Meet our new garden intern, Hillary Ethe, a horticulture student at Edmonds College. Her work for us is enriched by her background as a birder, volunteer forest steward and science educator.

Q: What are you working on in the garden right now?

Building beautiful and ecologically functional new beds with Joe. So far, we’ve trenched out borders for naturalistic edging with downed diseased trees from the property and are delineating bed space with stumps. Ecologically, the wood will retain soil and water, provide habitat and serve as avian perches.

Q: Have you found a favorite spot or plant yet?

I absolutely love Vancouveria hexandra for its duck-foot leaves on delicate wiry stems and its upside-down, recurved flowers. I enjoy working across the path from a mama Anna’s hummingbird who is busily building her nest in one of Dr. Kruckeberg’s oaks.

Q: How will your KBG experience contribute to your future career? 

I was drawn here to learn more about how public gardens can be used to build community and ecological resilience. I want to work in the non-profit or public sector to enhance public understanding about how gardening for wildlife is a key component of sustainable growth.

Q:  What sparked your interest in horticulture and green spaces?

I’m from Los Angeles and grew up spending summers in the woods at my grandparents’ house and in Maine.
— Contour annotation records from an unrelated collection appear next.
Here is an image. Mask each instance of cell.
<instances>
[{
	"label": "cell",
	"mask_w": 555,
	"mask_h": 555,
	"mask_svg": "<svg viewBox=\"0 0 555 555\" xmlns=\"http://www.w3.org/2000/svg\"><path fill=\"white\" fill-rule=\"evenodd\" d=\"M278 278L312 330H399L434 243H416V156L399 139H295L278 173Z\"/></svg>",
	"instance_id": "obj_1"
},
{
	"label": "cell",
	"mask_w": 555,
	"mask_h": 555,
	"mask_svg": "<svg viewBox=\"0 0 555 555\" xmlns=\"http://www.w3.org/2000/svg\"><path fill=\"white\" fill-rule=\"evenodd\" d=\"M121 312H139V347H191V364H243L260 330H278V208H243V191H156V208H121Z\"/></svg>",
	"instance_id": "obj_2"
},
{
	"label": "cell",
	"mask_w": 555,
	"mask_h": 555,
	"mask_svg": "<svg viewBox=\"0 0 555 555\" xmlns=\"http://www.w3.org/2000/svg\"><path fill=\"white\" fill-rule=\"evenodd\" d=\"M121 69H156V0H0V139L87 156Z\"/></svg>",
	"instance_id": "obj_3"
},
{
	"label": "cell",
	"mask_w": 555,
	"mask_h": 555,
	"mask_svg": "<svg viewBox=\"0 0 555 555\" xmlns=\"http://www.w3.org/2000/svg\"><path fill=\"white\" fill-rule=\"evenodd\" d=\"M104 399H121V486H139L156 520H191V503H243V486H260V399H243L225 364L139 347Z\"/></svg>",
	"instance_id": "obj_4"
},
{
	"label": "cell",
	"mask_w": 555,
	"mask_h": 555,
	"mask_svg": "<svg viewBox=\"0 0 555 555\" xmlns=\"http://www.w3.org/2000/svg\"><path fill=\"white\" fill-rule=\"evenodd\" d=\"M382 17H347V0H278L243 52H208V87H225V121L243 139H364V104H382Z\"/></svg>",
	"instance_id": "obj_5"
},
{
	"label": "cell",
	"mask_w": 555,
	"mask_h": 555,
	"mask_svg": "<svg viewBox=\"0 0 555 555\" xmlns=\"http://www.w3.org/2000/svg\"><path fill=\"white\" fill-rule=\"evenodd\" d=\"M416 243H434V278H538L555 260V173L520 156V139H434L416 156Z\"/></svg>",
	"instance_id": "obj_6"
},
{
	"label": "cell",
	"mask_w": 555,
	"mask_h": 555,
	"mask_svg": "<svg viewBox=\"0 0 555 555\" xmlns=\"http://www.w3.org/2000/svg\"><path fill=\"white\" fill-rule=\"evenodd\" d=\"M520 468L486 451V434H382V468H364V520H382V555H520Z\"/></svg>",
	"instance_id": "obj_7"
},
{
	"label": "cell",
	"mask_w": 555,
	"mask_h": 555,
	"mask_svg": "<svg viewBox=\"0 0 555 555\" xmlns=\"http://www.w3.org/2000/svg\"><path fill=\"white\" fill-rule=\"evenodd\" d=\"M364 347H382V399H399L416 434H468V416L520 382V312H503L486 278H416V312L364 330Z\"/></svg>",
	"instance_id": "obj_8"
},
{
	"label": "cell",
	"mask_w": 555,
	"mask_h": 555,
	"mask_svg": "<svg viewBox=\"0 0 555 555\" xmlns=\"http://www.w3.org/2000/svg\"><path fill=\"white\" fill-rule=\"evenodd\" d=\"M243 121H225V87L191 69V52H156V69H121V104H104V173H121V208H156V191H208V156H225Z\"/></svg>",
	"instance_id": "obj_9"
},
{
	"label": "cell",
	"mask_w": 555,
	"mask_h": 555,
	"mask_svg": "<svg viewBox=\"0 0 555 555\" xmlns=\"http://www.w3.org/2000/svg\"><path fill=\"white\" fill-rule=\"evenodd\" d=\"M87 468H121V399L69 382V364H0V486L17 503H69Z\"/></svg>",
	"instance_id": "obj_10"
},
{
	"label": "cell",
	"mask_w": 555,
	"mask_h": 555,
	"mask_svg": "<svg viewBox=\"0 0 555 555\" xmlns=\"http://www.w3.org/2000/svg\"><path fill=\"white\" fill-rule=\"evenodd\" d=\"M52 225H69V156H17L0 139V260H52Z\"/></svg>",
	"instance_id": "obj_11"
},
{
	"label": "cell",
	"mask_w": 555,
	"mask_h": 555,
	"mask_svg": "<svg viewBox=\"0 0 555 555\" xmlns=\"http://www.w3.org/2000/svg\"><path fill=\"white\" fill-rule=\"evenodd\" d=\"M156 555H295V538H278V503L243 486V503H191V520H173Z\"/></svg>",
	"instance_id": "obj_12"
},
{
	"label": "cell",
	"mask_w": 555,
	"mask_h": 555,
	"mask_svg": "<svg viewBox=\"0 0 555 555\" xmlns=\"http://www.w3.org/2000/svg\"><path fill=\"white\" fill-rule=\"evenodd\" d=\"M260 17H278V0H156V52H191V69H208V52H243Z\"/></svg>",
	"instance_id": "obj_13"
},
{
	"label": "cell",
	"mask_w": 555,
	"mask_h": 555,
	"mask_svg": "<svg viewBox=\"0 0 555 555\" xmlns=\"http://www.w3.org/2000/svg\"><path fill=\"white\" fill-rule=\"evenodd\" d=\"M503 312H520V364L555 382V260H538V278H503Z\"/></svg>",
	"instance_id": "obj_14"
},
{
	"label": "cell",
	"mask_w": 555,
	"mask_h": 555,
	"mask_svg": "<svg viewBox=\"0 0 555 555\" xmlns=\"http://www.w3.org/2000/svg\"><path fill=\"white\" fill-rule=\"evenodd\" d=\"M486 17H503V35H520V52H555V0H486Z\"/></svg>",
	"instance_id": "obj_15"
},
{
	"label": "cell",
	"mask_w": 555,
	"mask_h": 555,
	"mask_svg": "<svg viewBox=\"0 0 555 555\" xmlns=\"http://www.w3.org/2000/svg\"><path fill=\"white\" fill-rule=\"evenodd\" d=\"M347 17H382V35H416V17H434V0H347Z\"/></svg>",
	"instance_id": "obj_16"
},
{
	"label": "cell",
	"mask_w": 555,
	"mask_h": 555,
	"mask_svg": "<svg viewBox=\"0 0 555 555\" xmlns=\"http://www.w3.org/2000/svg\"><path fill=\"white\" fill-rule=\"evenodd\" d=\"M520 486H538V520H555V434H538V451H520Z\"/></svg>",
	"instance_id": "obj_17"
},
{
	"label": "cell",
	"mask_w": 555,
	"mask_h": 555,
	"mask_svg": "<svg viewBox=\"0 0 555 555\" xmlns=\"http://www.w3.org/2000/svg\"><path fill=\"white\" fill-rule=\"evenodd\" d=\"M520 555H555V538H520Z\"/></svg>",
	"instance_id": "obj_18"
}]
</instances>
Whether digging up worms in the yard, hiking, birding, or spending hours exploring the woods, I’ve always felt happiest outside.

My family recently relocated to Washington from Los Angeles so we could raise our kids amongst woods, spend more regular time hiking/camping, and live outside of a much smaller city.

I have degrees in Environmental Studies from Bates College, Elementary Education from Loyola Marymount University, and am working on degrees in Sustainable Landscape Management and Nursery/Greenhouse from Edmonds College.

Q: What role do you see horticulture and public gardens playing in our region’s future?

With unprecedented and sustained urban/suburban growth in the Puget Sound, a systematic approach to landscaping for multiple purposes and multiple users can make a huge impact on our region’s preparation for the effects of climate change and for the conservation of bird and insect species.

Q: What makes KGB special to you?

Joe’s continuation of Dr. and Mrs. Krukeberg’s legacy of conservation (especially of PNW native species via propagation and collection) and horticultural education–in addition to Joe’s efforts to build exciting programs and invite more community into the garden–are inspiring to me.